(Collected data entries)

------------------------------------

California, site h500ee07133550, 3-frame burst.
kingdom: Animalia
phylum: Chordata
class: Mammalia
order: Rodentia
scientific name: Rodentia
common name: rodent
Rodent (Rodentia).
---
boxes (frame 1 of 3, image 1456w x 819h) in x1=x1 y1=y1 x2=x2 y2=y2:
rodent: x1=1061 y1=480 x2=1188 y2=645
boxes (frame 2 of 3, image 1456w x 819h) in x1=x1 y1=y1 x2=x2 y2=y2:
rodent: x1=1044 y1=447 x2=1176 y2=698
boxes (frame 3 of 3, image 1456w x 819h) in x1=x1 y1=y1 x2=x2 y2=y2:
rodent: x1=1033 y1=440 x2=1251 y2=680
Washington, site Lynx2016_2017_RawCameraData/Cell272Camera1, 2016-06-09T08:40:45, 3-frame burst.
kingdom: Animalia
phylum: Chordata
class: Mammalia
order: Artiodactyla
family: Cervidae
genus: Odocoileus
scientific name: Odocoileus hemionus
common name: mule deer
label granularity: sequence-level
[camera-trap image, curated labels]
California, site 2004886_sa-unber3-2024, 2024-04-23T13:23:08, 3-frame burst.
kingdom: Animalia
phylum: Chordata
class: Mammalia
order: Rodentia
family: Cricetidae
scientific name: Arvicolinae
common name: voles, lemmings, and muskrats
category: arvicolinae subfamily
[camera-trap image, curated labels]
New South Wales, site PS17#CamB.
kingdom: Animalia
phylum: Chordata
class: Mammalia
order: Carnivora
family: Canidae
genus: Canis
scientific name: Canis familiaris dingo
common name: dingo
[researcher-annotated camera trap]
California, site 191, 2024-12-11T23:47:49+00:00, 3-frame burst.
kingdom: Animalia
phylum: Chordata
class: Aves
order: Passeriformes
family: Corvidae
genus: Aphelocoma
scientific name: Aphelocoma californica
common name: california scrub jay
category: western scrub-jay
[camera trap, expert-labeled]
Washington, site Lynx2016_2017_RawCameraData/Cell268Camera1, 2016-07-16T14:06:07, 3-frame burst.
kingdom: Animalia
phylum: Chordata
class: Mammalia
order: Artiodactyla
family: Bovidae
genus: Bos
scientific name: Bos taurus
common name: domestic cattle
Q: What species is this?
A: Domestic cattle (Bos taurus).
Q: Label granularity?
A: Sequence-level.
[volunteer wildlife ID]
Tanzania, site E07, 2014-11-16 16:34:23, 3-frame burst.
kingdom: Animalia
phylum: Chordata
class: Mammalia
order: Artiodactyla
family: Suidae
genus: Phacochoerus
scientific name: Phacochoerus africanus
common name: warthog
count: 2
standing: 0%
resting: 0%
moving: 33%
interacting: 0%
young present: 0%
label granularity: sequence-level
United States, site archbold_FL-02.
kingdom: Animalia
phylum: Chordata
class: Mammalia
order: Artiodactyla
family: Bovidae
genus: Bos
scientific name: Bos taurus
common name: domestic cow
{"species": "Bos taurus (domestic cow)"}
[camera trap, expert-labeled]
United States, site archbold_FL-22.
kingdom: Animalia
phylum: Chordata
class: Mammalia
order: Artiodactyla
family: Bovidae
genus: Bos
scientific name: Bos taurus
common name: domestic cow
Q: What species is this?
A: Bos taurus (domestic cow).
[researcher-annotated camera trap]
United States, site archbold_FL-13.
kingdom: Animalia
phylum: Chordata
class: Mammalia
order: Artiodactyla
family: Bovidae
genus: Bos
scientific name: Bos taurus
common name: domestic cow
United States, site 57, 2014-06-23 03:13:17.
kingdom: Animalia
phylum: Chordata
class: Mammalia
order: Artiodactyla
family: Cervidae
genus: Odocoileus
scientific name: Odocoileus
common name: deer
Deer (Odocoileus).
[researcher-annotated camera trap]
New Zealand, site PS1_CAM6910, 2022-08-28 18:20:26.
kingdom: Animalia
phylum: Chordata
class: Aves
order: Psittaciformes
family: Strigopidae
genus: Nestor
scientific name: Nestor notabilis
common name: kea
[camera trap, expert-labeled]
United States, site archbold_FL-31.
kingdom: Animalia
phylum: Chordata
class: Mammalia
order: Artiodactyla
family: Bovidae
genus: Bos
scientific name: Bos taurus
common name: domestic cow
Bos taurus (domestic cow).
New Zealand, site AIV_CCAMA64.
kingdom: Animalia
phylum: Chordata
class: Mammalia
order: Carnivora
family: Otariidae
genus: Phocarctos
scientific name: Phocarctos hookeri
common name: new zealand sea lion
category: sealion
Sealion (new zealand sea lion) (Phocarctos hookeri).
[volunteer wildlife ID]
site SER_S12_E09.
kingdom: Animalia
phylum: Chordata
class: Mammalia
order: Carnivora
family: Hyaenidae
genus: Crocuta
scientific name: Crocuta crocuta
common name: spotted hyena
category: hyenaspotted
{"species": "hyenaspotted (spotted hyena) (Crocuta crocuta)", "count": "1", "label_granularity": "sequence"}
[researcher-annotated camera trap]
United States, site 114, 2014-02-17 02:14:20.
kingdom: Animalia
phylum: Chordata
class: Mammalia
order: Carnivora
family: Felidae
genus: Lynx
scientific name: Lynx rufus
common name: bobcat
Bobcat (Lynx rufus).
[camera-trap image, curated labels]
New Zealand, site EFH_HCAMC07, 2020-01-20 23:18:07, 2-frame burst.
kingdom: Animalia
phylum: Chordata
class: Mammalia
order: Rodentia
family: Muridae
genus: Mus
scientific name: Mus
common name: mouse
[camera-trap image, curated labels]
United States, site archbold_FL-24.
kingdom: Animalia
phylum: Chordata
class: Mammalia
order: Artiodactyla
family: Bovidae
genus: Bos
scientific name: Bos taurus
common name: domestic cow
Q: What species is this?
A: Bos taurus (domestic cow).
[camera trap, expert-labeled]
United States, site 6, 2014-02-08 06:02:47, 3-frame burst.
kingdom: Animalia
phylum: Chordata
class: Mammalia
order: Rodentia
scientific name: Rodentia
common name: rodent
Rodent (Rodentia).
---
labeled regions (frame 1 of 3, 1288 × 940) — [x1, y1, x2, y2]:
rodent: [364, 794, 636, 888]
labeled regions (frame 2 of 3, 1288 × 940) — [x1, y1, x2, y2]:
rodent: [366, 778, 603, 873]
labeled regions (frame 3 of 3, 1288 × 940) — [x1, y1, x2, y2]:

------------------------------------

Going through the entries, return every line holding the word "hyenaspotted".

### OUTPUT OF THE EXERCISE
category: hyenaspotted
{"species": "hyenaspotted (spotted hyena) (Crocuta crocuta)", "count": "1", "label_granularity": "sequence"}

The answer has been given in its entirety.